After a scene that establishes the friendship between the two leads, the film shows how Sonny has settled into a comfortable married life with two kids. It’s a bad omen when one of the film’s first attempts at humor involves the protagonist slipping and falling on tortoise poop. Me Time continues, desperately trying to squeeze a laugh out of you. Fifteen minutes in, I checked the time, realized I had not laughed once, and concluded that if I weren’t reviewing the movie, I would have turned it off right there.
However, I had a job to do: I had to finish Me Time and review it. If anything, this movie can be very informative on all the ways not to write a film. There is a lot of potential for a buddy comedy starring Wahlberg and Hart. They are two talented comedic actors who have proven their worth many times before, even operating in the buddy comedy genre on several occasions. This could have been a match made in heaven, but the result never reaches its full potential. Their mild chemistry never gets fully utilized and they’re given a script where it feels like any two actors could have pulled it off.

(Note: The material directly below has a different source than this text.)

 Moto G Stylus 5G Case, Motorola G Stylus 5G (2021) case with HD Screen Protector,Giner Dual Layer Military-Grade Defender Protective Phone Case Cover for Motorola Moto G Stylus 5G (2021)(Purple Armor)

Hart and Wahlberg are essentially playing their two comedic onscreen personas. Hart is again playing the family man who gets teamed up with a man who forces him out of his comfort zone. He has played this character in Central Intelligence and even earlier this year in another Netflix comedy called The Man From Toronto. Wahlberg is doing his energetic comedy schtick, which we’ve seen in much better films like Ted and Instant Family. They both give good performances and try to make the material work, but you’ve seen them in much funnier films. Regina Hall’s comedic talents are not used at all, as she is the two-dimensional wife character you’re so used to seeing in these films. Much like in August’s other painfully unfunny comedy, Easter Sunday, Jimmy O. Yang shows up for a scene or two and gets nothing to do.
An unfunny comedy can be very tedious. That’s a good word to describe the viewing experience, as there is nothing to enjoy in this film. There’s a scene where Sonny is attacked by a lion, which is one of the most fake-looking CGI animals in a film. This movie comes out a mere week after Beast, a movie with a much more convincing CGI lion as its antagonist. As Me Time continues with its inane attempts at humor, you may find yourself begging for mercy. This is a light-on-laughs film that you either give up on and shut off halfway through or keep watching in the hopes that it will get better. Spoiler alert: it never does.

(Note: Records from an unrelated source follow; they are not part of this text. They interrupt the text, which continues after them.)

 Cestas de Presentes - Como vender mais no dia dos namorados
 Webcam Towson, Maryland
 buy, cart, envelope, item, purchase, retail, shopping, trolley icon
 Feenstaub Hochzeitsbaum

Me Time has nothing new to say or do. The film even uses Leonard Cohen’s “Hallelujah” during its falling action, which seems directly inspired by Shrek. The writing in the final act is where the film gets even more insufferable, as Sonny verbally states his character arc. Nothing feels earned and all of the exposition is as subtle as a sledgehammer. If there’s anything this film is good at, it’s making you wish you were watching something else. You could be watching these stars in their superior movies from this year, such as Uncharted or DC League of SuperPets, or you can settle on watching Kevin Hart do CPR on a tortoise. The choice is yours.
SCORE: 3/10
As ComingSoon’s review policy explains, a score of 3 equates to “Bad.” Due to significant issues, this film feels like a chore to take in.